▶ _TRY IT_
Without including the pictures, copy out every line below.

▶ _MATERIAL PROVIDED_
*** Begin section ***
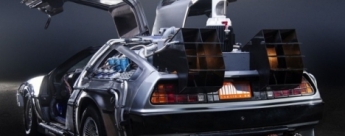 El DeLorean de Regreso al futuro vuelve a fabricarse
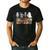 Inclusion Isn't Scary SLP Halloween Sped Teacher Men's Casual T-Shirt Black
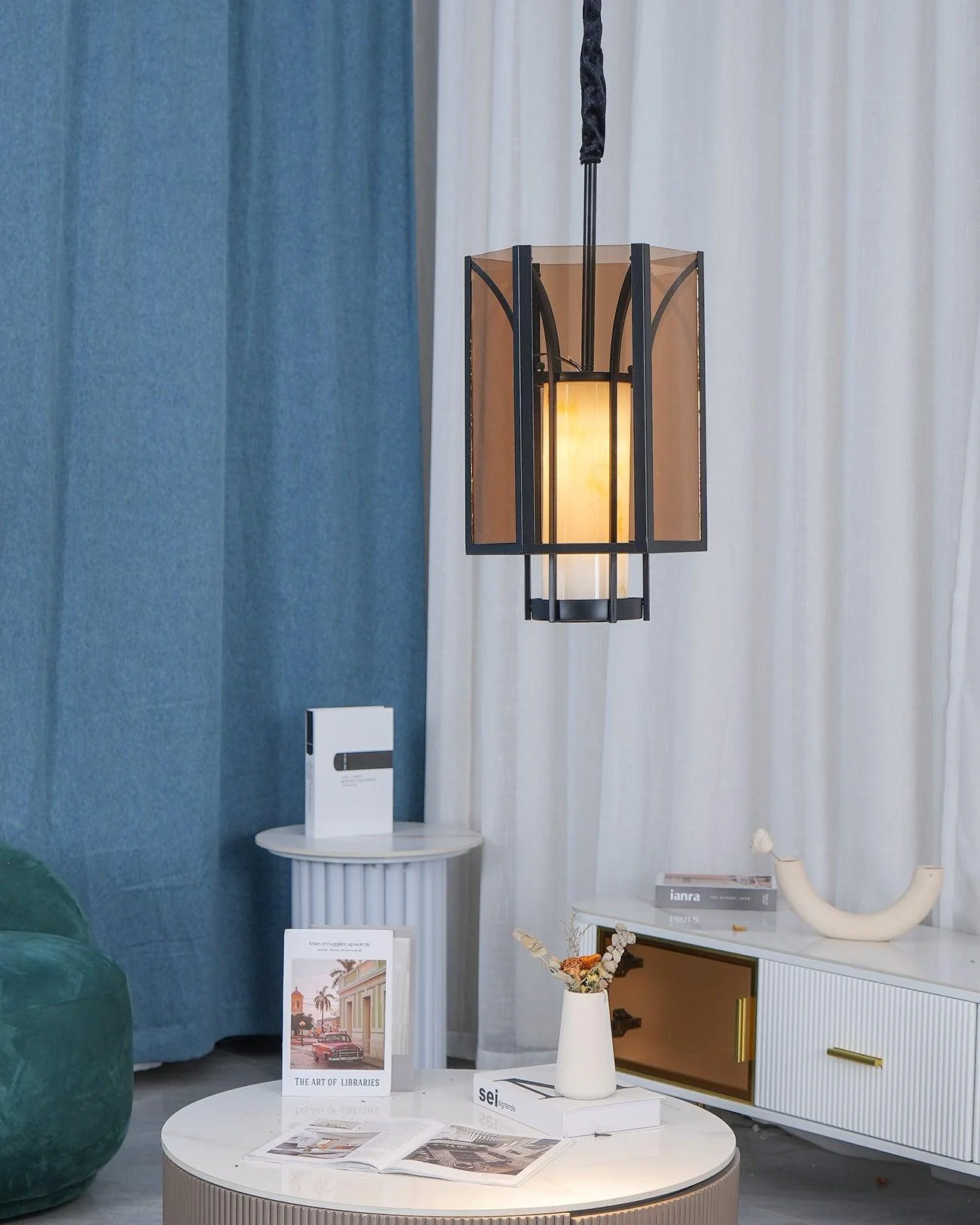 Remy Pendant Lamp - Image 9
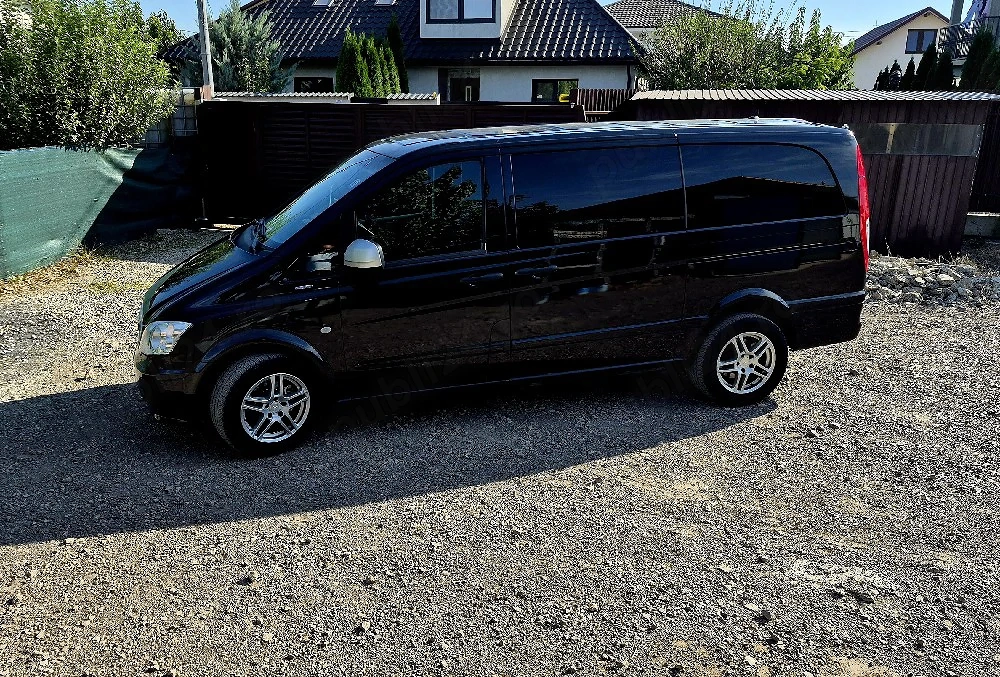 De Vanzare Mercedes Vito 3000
*** End section ***
▶ _OUTPUT_
 El DeLorean de Regreso al futuro vuelve a fabricarse
 Inclusion Isn't Scary SLP Halloween Sped Teacher Men's Casual T-Shirt Black
 Remy Pendant Lamp - Image 9
 De Vanzare Mercedes Vito 3000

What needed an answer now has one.